Applying a range of critical approaches to works by authors including Susan Cooper, Catherine Fisher, Geraldine McCaughrean, Anthony Horowitz and Philip Pullman, this book looks at the formative and interrogative relationship between recent children's literature and fashionable but controversial aspects of modern Paganism.
I only had time to read the one chapter so far before having to return it to the library, but i can say it is very much a librarians lit crit book. It does suggest many different titles to explore if you are looking for a certain theme you would like to read more of. On the subject of the green man, i will say it had some interesting points i didnt expect.
I read one chapter of this book for my MA dissertation and have nearly bought it on the back of that despite it being £67! Thank goodness I didn’t! Basically the chapter I read, Herne the Hunter and the Green Man, was the best one.
Unfortunately I think the premise of the book makes for rather depressing reading. It feels as though the author was interested in Herne and the Green man but needed to write more. I felt he pulled apart Paganism, by missing much of the point. Shamanism he was very respectful of but didn’t seem to understand ‘connection’, as in their are many different Shamanic practices throughout the world, which to my mind connects the world. Witchcraft and Earth Mysteries had all the mystery taken from them.

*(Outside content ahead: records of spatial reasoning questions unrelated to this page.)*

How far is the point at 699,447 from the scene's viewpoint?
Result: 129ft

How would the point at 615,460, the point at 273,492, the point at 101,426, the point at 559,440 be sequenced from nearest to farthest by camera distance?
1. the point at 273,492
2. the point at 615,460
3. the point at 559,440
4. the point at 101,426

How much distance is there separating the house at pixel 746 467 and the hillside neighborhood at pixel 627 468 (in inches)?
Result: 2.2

Children’s fiction has always been (for me) a treasure trove of wonderful ideas and stories to get lost in. Personally I believe they are not necessarily meant to to be logical or fit preconceived ideas, they are meant to transport the reader into something magical where anything can happen.

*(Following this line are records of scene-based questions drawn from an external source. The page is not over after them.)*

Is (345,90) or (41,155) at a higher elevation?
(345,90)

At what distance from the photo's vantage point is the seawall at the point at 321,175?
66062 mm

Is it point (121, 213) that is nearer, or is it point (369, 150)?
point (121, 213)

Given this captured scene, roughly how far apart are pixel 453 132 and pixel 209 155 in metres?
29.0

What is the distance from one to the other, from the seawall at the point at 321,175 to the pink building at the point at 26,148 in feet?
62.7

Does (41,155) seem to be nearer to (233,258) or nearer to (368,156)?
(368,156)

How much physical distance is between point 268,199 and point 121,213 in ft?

The next best thing is the Reference section, a resource for Pagan Themed reading both Children’s and Adult non-fiction.
Overly burdened with theory and showing evidence of having begun life as a dissertation. If I weren't a stolid reader of literary criticism I'd have grown impatient with the author's continual reiteration of themes and the tiresome summaries -- at the beginnings and ends of chapters and often in the middles as well -- of what he was about to say or had said. However, a useful guide to the subject and avoids the more obvious pitfalls.